* Goal of the exercise *
Format the data below as a JSON list of strings, with one string for each line and no entries for blank lines. Leave the pictures out of the answer.

* Task inputs *
════
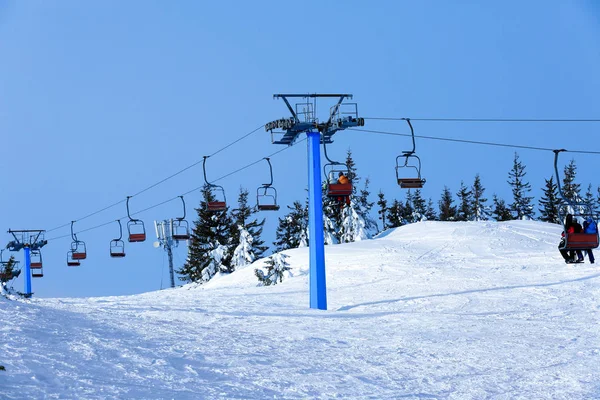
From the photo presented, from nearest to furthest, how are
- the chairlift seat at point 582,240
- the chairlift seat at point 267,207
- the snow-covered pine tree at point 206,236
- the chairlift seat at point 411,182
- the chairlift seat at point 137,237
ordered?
the chairlift seat at point 411,182, the chairlift seat at point 582,240, the chairlift seat at point 267,207, the chairlift seat at point 137,237, the snow-covered pine tree at point 206,236

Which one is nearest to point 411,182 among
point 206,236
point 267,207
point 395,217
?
point 267,207

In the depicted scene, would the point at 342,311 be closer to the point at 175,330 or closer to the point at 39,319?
the point at 175,330

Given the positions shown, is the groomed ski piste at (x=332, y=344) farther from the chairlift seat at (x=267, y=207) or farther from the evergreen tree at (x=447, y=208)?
the evergreen tree at (x=447, y=208)

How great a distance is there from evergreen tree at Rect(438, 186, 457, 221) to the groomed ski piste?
66.1m

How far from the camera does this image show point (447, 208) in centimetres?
9788

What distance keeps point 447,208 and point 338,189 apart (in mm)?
77712

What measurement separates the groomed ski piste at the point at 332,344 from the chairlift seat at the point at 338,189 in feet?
12.2

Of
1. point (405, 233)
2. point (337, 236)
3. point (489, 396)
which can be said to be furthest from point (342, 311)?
point (337, 236)

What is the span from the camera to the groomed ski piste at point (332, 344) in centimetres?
1048

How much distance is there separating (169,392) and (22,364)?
7.58ft

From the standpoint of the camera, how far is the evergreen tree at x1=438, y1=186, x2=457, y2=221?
9669 centimetres

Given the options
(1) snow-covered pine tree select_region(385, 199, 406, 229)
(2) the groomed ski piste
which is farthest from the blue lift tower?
(1) snow-covered pine tree select_region(385, 199, 406, 229)

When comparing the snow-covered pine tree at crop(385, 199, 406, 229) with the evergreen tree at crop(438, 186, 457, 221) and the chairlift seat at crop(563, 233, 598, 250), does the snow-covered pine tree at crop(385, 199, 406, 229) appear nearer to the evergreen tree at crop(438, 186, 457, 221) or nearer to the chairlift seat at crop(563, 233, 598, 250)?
the evergreen tree at crop(438, 186, 457, 221)

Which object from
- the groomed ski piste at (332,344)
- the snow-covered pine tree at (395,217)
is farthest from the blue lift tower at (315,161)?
the snow-covered pine tree at (395,217)
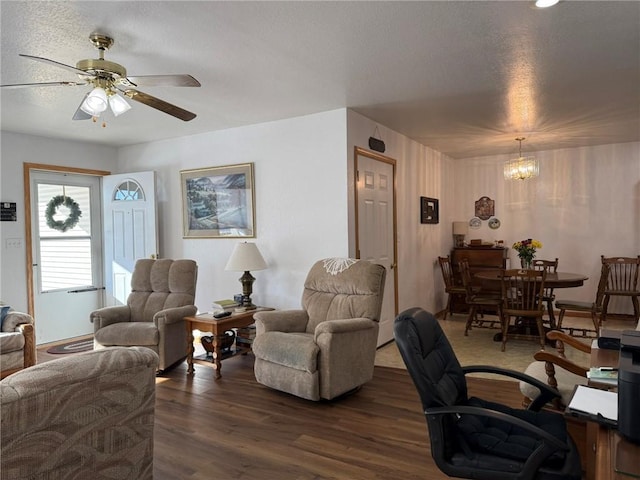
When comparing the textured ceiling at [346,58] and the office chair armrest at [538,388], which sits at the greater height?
the textured ceiling at [346,58]

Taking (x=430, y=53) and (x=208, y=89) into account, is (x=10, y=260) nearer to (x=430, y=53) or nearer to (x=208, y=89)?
(x=208, y=89)

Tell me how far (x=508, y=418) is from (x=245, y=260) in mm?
3084

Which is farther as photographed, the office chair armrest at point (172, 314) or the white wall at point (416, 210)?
the white wall at point (416, 210)

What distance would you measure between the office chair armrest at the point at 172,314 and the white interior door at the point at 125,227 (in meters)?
1.52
════
* Full output *
[
  "From the photo presented, from nearest to furthest, how are",
  "- the chairlift seat at point 582,240",
  "- the chairlift seat at point 267,207",
  "- the snow-covered pine tree at point 206,236",
  "- the chairlift seat at point 411,182",
  "- the chairlift seat at point 137,237",
  "ordered?",
  "the chairlift seat at point 411,182, the chairlift seat at point 582,240, the chairlift seat at point 267,207, the chairlift seat at point 137,237, the snow-covered pine tree at point 206,236",
  "Which one is nearest to point 411,182 among",
  "point 206,236",
  "point 267,207",
  "point 395,217",
  "?",
  "point 267,207",
  "In the depicted scene, would the point at 342,311 be closer to the point at 175,330 or closer to the point at 39,319?",
  "the point at 175,330",
  "Given the positions shown, is the groomed ski piste at (x=332, y=344) farther from the chairlift seat at (x=267, y=207) or farther from the evergreen tree at (x=447, y=208)?",
  "the evergreen tree at (x=447, y=208)",
  "How great a distance is there from evergreen tree at Rect(438, 186, 457, 221) to the groomed ski piste?",
  "66.1m",
  "How far from the camera does this image show point (447, 208) in centimetres?",
  "9788",
  "What distance keeps point 447,208 and point 338,189 apart (in mm)?",
  "77712",
  "What measurement separates the groomed ski piste at the point at 332,344 from the chairlift seat at the point at 338,189 in feet?",
  "12.2",
  "Of",
  "1. point (405, 233)",
  "2. point (337, 236)",
  "3. point (489, 396)",
  "which can be said to be furthest from point (342, 311)?",
  "point (337, 236)",
  "What is the span from the camera to the groomed ski piste at point (332, 344) in centimetres?",
  "1048",
  "How much distance is there separating (169,392) and (22,364)?",
  "7.58ft",
  "From the standpoint of the camera, how far is the evergreen tree at x1=438, y1=186, x2=457, y2=221?",
  "9669 centimetres",
  "Given the options",
  "(1) snow-covered pine tree select_region(385, 199, 406, 229)",
  "(2) the groomed ski piste",
  "which is farthest from the blue lift tower?",
  "(1) snow-covered pine tree select_region(385, 199, 406, 229)",
  "When comparing the snow-covered pine tree at crop(385, 199, 406, 229) with the evergreen tree at crop(438, 186, 457, 221) and the chairlift seat at crop(563, 233, 598, 250), does the snow-covered pine tree at crop(385, 199, 406, 229) appear nearer to the evergreen tree at crop(438, 186, 457, 221) or nearer to the chairlift seat at crop(563, 233, 598, 250)?",
  "the evergreen tree at crop(438, 186, 457, 221)",
  "Which object from",
  "- the groomed ski piste at (332,344)",
  "- the snow-covered pine tree at (395,217)",
  "is farthest from the blue lift tower at (315,161)?",
  "the snow-covered pine tree at (395,217)",
  "When comparing the textured ceiling at [346,58] and the office chair armrest at [538,388], which sits at the greater height?",
  "the textured ceiling at [346,58]",
  "Taking (x=430, y=53) and (x=208, y=89) into account, is (x=10, y=260) nearer to (x=430, y=53) or nearer to (x=208, y=89)?",
  "(x=208, y=89)",
  "Tell me how far (x=508, y=418) is from (x=245, y=260) in mm?",
  "3084",
  "Which is farther as photographed, the office chair armrest at point (172, 314) or the white wall at point (416, 210)?",
  "the white wall at point (416, 210)",
  "What distance would you measure between the office chair armrest at the point at 172,314 and the white interior door at the point at 125,227 (in meters)?",
  "1.52"
]